Wharfies ramp-up strike action

Jon Condon, 23/05/2011


Stevedoring company Patricks has been notified by the Maritime Union of Australia that further action will be taken by workers at all four of its Australian container terminals, starting today.

The MUA says the industrial action will run for seven days in Sydney, Melbourne and Fremantle, with the Port of Brisbane – the nation’s largest chilled and frozen beef shipping departure point – impacted for six days.

The action, in the form of bans and limitations, will stop the movement of an estimated 50 percent of Australia’s containerised trade, directly impacting 32 vessels and 35,000 shipping containers, Patrick says.

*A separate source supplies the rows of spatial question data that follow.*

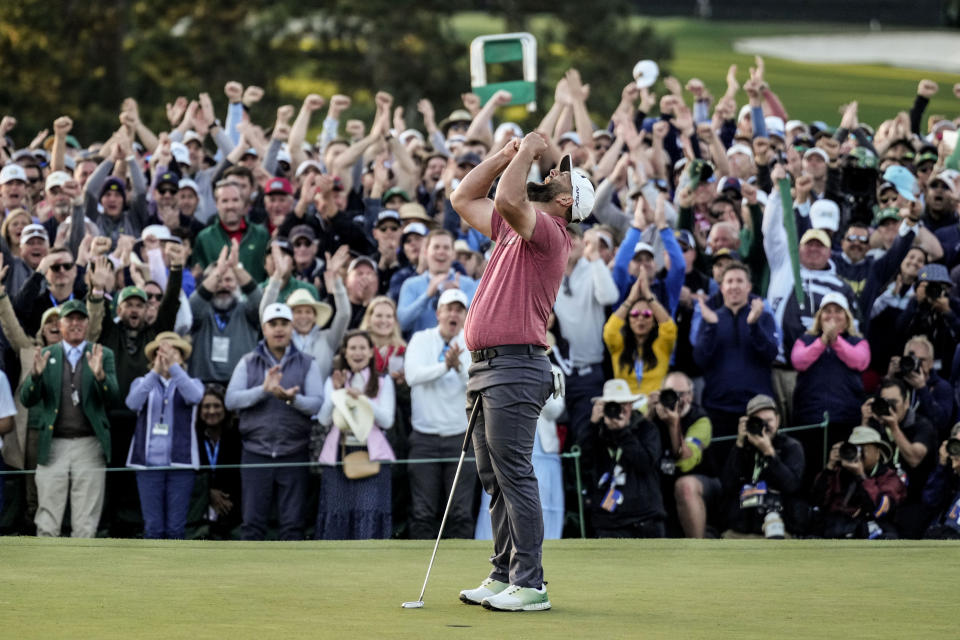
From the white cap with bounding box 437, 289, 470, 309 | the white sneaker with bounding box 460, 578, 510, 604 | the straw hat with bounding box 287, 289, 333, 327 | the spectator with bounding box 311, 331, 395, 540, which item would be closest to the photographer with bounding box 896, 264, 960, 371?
the white cap with bounding box 437, 289, 470, 309

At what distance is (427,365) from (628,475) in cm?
188

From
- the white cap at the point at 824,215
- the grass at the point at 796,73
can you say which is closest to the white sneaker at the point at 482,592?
the white cap at the point at 824,215

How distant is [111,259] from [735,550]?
6.50 meters

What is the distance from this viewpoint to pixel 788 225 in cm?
1506

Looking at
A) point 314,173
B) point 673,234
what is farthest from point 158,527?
point 673,234

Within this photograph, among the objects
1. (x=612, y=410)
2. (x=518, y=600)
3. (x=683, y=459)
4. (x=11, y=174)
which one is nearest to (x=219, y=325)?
(x=11, y=174)

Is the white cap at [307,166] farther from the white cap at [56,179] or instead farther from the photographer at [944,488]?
the photographer at [944,488]

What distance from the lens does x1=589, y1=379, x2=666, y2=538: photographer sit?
13203 millimetres

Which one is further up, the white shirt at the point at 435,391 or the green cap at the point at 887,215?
the green cap at the point at 887,215

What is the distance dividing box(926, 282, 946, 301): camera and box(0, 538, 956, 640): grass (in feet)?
12.8

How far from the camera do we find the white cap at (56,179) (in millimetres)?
15766

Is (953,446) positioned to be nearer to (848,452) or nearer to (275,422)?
(848,452)

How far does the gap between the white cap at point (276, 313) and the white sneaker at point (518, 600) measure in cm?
580

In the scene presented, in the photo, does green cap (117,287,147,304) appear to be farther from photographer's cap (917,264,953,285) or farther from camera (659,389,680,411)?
photographer's cap (917,264,953,285)
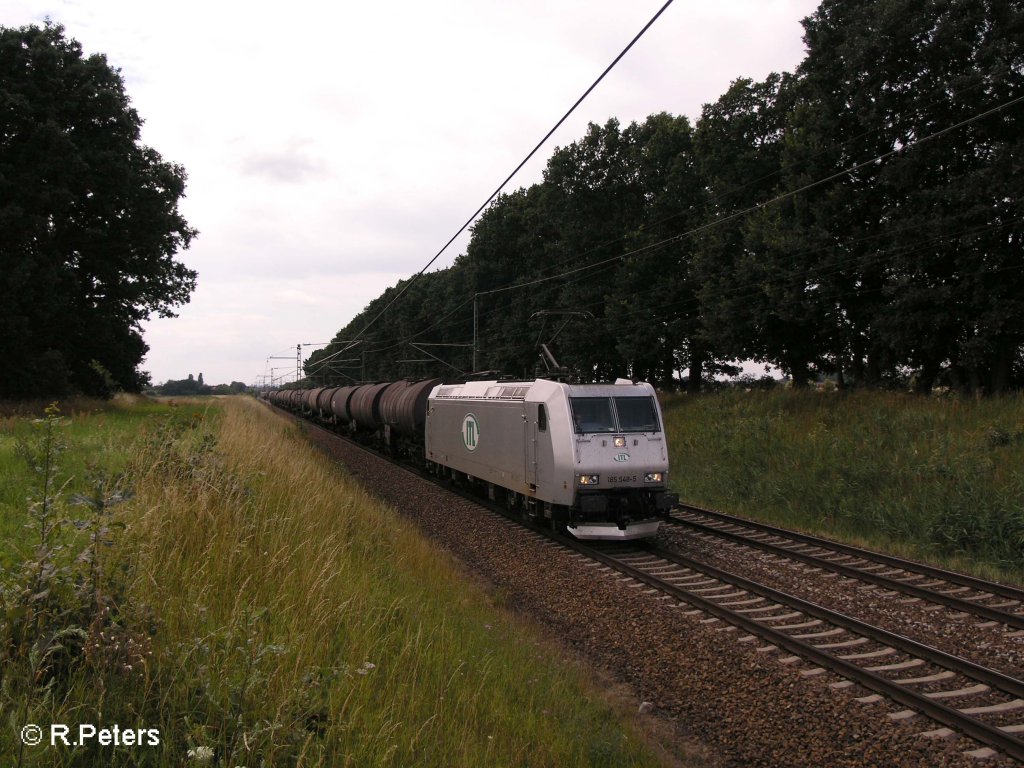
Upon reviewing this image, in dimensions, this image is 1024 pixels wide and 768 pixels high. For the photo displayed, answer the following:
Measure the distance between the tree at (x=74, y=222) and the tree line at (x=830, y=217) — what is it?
680 inches

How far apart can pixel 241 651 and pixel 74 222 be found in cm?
3097

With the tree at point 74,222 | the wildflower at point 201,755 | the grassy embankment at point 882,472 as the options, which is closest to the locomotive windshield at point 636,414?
the grassy embankment at point 882,472

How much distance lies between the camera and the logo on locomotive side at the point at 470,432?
1683 centimetres

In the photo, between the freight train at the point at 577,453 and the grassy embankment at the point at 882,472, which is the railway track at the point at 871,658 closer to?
the freight train at the point at 577,453

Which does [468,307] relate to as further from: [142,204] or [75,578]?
[75,578]

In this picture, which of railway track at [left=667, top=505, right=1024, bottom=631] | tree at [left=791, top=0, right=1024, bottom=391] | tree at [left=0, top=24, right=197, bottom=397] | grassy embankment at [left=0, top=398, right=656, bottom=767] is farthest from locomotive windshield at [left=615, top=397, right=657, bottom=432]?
tree at [left=0, top=24, right=197, bottom=397]

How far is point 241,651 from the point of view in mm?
3982

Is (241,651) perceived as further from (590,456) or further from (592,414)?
(592,414)

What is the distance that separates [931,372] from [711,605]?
16.3 meters

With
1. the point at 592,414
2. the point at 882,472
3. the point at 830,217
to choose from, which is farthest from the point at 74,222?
the point at 882,472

The scaled-up industrial action follows an earlier 24-hour walk-out by the MUA reported on Beef Central on May 12.  That dispute was the first industrial action mounted by MUA members since the major waterfront strike in 1998.

Patrick Director Paul Garaty said the flow-on effect of the MUA action would be felt by exporters and importers for months, as vessels are delayed and international schedules directly impacted.

“The impact of the bans will render us inoperative, and our Brisbane, Melbourne, Fremantle and Sydney Terminals will grind to a halt,” he said.

“This will have a huge impact on Australian exporters and importers, hurting everyone from small businesses awaiting deliveries to Australian farmers exporting their goods to market, and the transport industry which is reliant on container trade to make a living.”

"These businesses have already borne the brunt of the MUA's actions, including stoppages across our operations, more than a month of illegal strike action at our Melbourne terminal and labour availability issues at our Sydney terminal which restrict the use of our cranes,” Mr Garaty said.

“We are again witnessing the actions of a union which is happy to hold the country to ransom in pursuit of its claims. The Union issued this action less than 24 hours after the Company put an offer to its representatives. Given the timeframe it is unlikely the MUA even had time to put our offer to its members before announcing another round of action against us,” he said.

“Despite the MUA suggesting it has made big concessions in reducing its claim to $32 million (a cost of $32,000 per employee) it is pursuing a wage outcome far in excess of community norms and continues to ignore our need for productivity offsets. We are not close to an agreement,” he said.

Patrick’s most recent offer includes a 4pc wage increase with an additional 1pc offered if internationally recognised safety, productivity and efficiency targets are met, to ensure that the company remains competitive in a changed global trade marketplace.

The Company has also offered improved pay and working conditions for its permanent part-time employees and increased redundancy from 40 to 52 weeks for all employees.

Patrick says its employees currently work on average 35 hours/week or 185 days per year for an average annual salary of $100,000. It says the MUA’s revised claim will cost the company $32,000 per employee without any change in productivity. The cost of the union claims over each of the three years is $32m, $39m and $50m respectively without productivity offsets, Patrick claims.

The story was broken on Beef Central on Tuesday.